Brat explained that when it comes to the wound monitoring space, home health care and inpatient care have historically been separate.
“We knew we needed to integrate the communication and tracking across all spaces,” he said.
Dunn said that integrating the Tissue Analytics software is helping Intermountain Healthcare gain a more longitudinal understanding of the wound and makes their team—from home health care to outpatient clinic to inpatient care—more coordinated.
“We’ll be able to provide more timely, integrated care and we believe the healing times of wounds will improve,” he said.

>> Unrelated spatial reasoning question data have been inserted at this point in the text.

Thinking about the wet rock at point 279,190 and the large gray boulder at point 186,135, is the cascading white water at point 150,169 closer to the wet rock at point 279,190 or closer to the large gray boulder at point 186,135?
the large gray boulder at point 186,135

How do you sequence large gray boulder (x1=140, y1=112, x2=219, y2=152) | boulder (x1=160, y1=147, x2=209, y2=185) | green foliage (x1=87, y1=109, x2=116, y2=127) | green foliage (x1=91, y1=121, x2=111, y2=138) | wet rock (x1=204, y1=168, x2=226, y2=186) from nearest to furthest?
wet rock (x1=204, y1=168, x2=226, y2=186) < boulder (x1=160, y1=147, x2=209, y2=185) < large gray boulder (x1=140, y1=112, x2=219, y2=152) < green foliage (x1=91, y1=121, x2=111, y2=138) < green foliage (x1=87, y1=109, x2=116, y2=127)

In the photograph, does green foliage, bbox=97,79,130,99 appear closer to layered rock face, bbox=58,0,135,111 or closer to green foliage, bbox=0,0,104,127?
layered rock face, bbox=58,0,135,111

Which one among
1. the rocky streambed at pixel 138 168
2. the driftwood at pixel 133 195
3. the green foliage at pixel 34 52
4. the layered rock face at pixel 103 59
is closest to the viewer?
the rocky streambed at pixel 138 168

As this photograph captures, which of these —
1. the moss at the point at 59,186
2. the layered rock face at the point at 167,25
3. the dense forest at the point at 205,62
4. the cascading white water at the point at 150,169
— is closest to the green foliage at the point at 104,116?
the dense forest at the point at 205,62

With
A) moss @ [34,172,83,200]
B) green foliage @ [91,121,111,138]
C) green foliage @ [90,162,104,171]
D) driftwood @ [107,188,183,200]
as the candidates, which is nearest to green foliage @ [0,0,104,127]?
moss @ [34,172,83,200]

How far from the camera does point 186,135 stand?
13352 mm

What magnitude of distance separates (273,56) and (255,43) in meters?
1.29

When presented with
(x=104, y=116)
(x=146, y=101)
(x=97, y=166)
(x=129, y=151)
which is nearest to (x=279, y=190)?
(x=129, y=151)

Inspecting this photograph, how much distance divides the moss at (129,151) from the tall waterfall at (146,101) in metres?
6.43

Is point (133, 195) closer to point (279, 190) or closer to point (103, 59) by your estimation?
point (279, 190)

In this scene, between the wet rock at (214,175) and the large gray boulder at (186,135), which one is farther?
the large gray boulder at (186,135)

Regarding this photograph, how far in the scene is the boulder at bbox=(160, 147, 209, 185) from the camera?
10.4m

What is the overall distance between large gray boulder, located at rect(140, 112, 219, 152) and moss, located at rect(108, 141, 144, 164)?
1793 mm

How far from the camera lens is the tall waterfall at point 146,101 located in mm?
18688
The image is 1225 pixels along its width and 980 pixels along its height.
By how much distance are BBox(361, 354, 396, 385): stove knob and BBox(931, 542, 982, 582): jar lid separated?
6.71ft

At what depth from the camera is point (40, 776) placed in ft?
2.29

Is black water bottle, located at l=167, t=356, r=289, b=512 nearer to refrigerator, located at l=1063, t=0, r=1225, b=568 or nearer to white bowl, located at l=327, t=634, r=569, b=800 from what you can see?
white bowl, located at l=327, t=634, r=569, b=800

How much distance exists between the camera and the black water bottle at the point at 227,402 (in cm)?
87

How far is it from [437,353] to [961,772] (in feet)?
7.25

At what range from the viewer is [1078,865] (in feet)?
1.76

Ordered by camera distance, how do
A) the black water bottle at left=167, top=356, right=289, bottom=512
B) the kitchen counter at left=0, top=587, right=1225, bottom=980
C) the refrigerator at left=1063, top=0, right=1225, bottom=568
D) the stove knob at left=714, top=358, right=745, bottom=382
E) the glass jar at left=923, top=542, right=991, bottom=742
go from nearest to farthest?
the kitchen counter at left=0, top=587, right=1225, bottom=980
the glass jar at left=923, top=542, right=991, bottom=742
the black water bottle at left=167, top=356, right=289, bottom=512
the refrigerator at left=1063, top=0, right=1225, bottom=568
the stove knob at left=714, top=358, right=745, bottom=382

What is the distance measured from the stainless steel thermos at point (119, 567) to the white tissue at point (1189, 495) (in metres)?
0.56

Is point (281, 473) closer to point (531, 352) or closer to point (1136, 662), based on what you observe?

DALLAS – Home health technology company Axxess is introducing a program to “Uberize” the process of connecting home health agencies with qualified clinicians.
“We’re confident AxxessCARE is going to revolutionize the delivery of home health care in the same way Uber has transformed the transportation industry,” said John Olajide, president and CEO of Axxess.
AxxessCARE is integrated with AgencyCore, the company’s secure, HIPAA-compliant software program, to allow agencies to post needed clinician visits. Through the AxxessCARE mobile app, clinicians can then apply to conduct visits, after they have completed background checks and license verifications. Agencies will have the flexibility to review and select the most appropriate clinician for each posted visit.
Axxess is testing AxxessCARE in a pilot program with agencies and clinicians in the Dallas-Forth Worth area over the next few months before introducing it to the entire industry.
“AxxessCARE is intuitive, easy to use and a logical next step to meet the needs of agencies and clinicians to modernize the delivery of health care in the home,” said Olajide.